* _Task objective_
Copy every entry exactly, but skip the pictures.
··· Supplied records
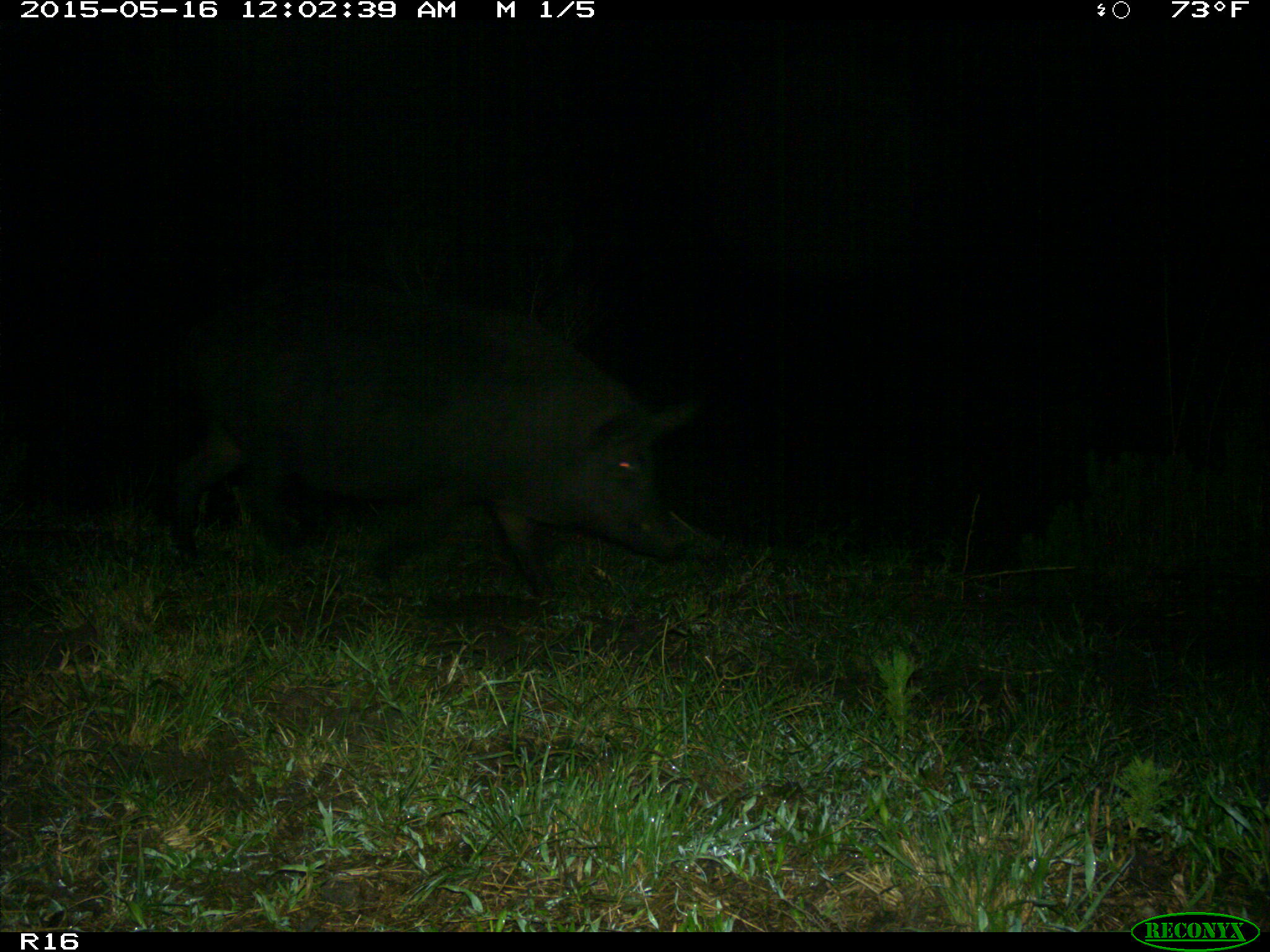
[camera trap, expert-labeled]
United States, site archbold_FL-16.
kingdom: Animalia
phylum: Chordata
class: Mammalia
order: Artiodactyla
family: Suidae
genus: Sus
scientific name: Sus scrofa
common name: wild boar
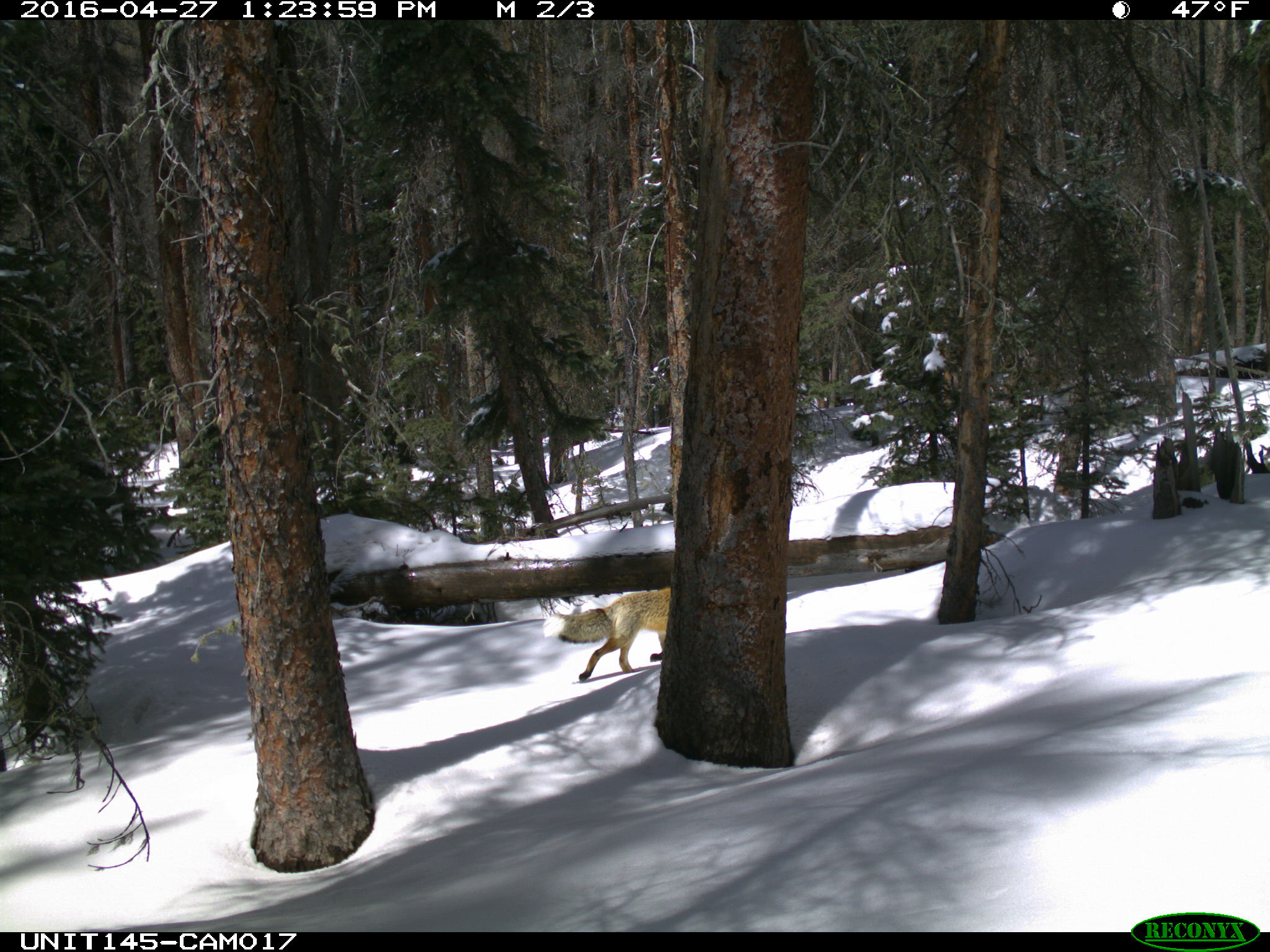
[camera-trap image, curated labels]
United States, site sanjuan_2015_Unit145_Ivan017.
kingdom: Animalia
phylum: Chordata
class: Mammalia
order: Carnivora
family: Canidae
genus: Vulpes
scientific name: Vulpes vulpes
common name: red fox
······
* _Answer to this exercise_
[camera trap, expert-labeled]
United States, site archbold_FL-16.
kingdom: Animalia
phylum: Chordata
class: Mammalia
order: Artiodactyla
family: Suidae
genus: Sus
scientific name: Sus scrofa
common name: wild boar
[camera-trap image, curated labels]
United States, site sanjuan_2015_Unit145_Ivan017.
kingdom: Animalia
phylum: Chordata
class: Mammalia
order: Carnivora
family: Canidae
genus: Vulpes
scientific name: Vulpes vulpes
common name: red fox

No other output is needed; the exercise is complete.